15. Philippe Sollers (né en 1936), Théorie des exeptions, 1986, Folio, 2006. Sollers, c'est parfois bon, parfois mauvais. Ici, c'est entre les deux. Déjà, le titre: Sollers peut se targuer d'un jugement souvent sûr, d'une plume bien trempée, d'un regard déniaisé sur notre triste époque (la plupart du temps), mais de théorie, là, non, il n'en a pas. Ce recueil de chroniques plic-ploc va de 1977 à 1984 et papillonne de Joyce, Saint-Simon, Sade, Freud à Etc. Sur Céline, c'est bien vu: "Certainement, ces livres resteront, dans un futur qui dépasse l'imagination, les seules marques profondes, hagardes, de l'horreur moderne." Le programme est tout tracé. Relire Céline.

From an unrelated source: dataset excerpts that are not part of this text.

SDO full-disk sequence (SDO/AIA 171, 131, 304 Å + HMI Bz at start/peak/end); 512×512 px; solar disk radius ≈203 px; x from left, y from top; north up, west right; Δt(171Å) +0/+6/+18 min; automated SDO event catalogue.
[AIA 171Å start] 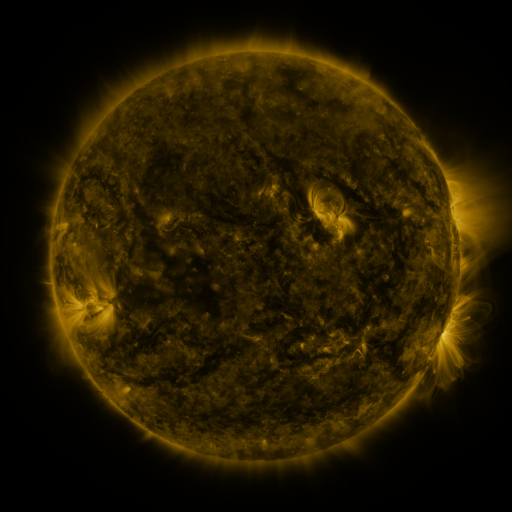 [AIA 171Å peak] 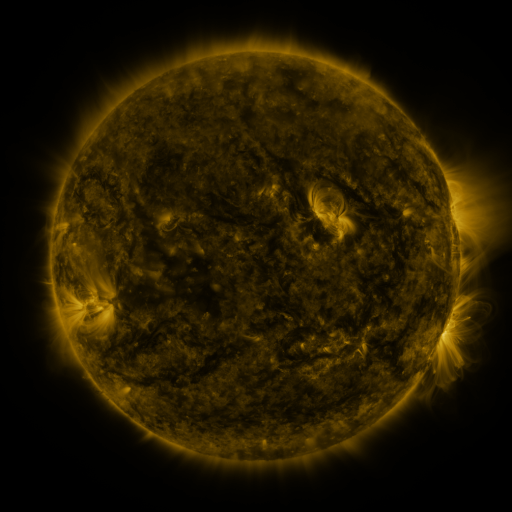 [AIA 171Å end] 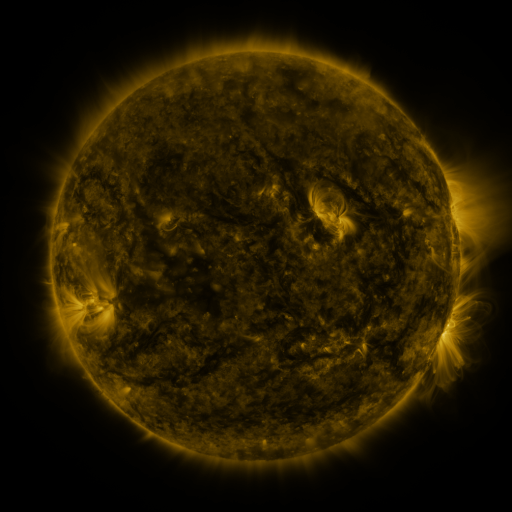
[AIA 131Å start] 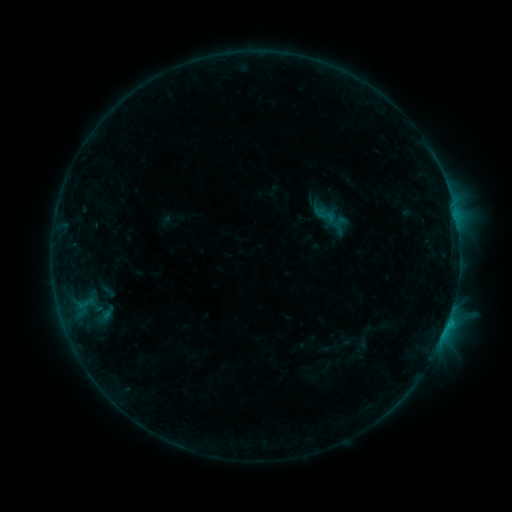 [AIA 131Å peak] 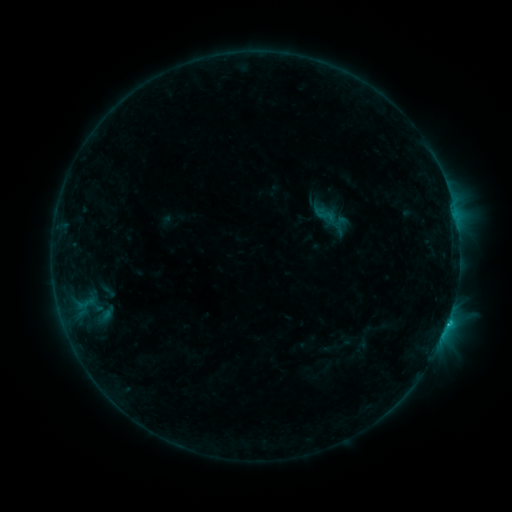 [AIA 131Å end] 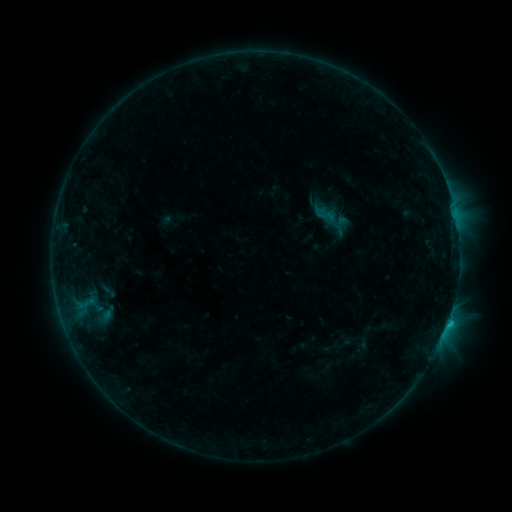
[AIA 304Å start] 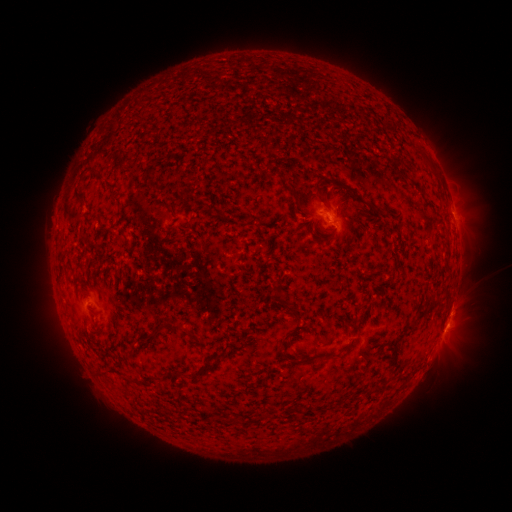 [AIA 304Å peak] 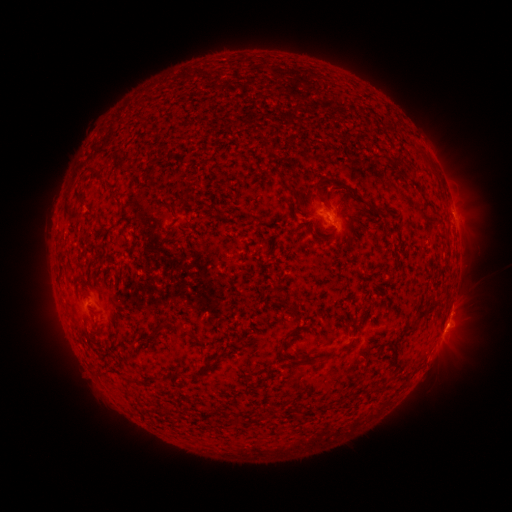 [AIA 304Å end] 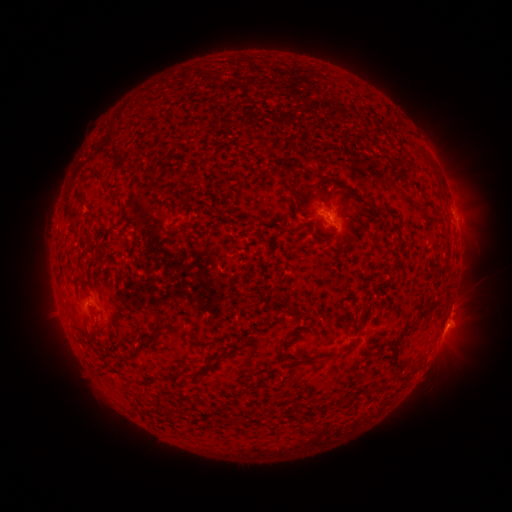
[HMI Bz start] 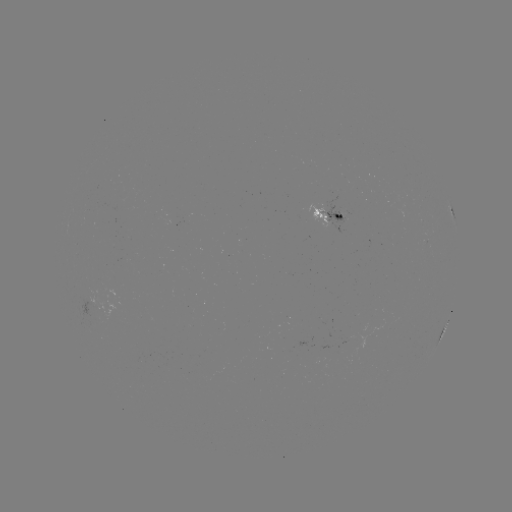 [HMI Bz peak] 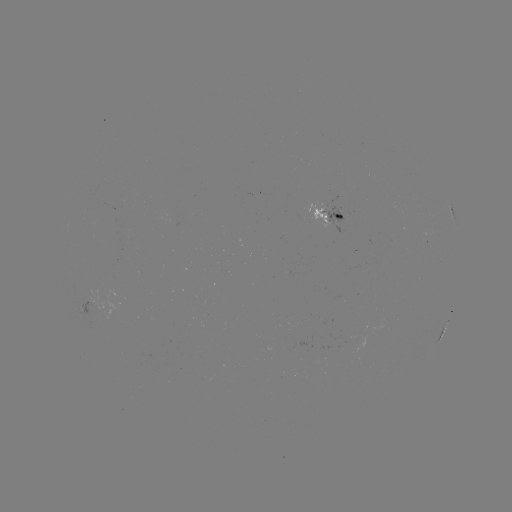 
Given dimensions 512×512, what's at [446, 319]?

16. Alexandre Kojève (1902-1968), Le colonialisme dans une perspective européenne, 1957. Texte (de faible intérêt) en réalité contenu dans le n°135 (septembre 2017) de la revue Philosophie, éditée par les Éditions de Minuit, dans un dossier intitulé "Alexandre Kojève face à Carl Schmitt". Du second, le premier est réputé avoir dit "qu'il est bien le seul avec lequel il vaille la peine de parler". Direct, ça intrigue, non? D'autant que: deux personnalités sulfureuses. Kojève, le philosophe exégète de Hegel, s'est un jour défini comme un "stalinien de stricte obédience", et Schmitt, le juriste exégète de la Res publica, coupable de proximité avec le régime hitlérien au goût de certains. Quelques pages seules sont ici réellement intéressantes: la correspondance Kojève-Schmitt 1955-1960. Le constat (Kojève), par exemple, qu'il n'existe plus aujourd'hui, "des États au sens propre du mot, donc des gouvernements qui seraient autre chose que des administrations", ou encore, cela expliquant ceci, que "il n'y a plus de politique intérieure: tous veulent la même chose, à savoir: rien". Après cela, appuyer un parti politique ou un autre, c'est kif-kif. Cela dit, le reste du dossier, c'est le jour et la nuit. C'est, en clair, une opération de récupération, gommant tout ce qui a de scandaleux dans la pensée du tandem pour n'y voir - on exagère à peine - que les idiots utiles de la "construction europénne".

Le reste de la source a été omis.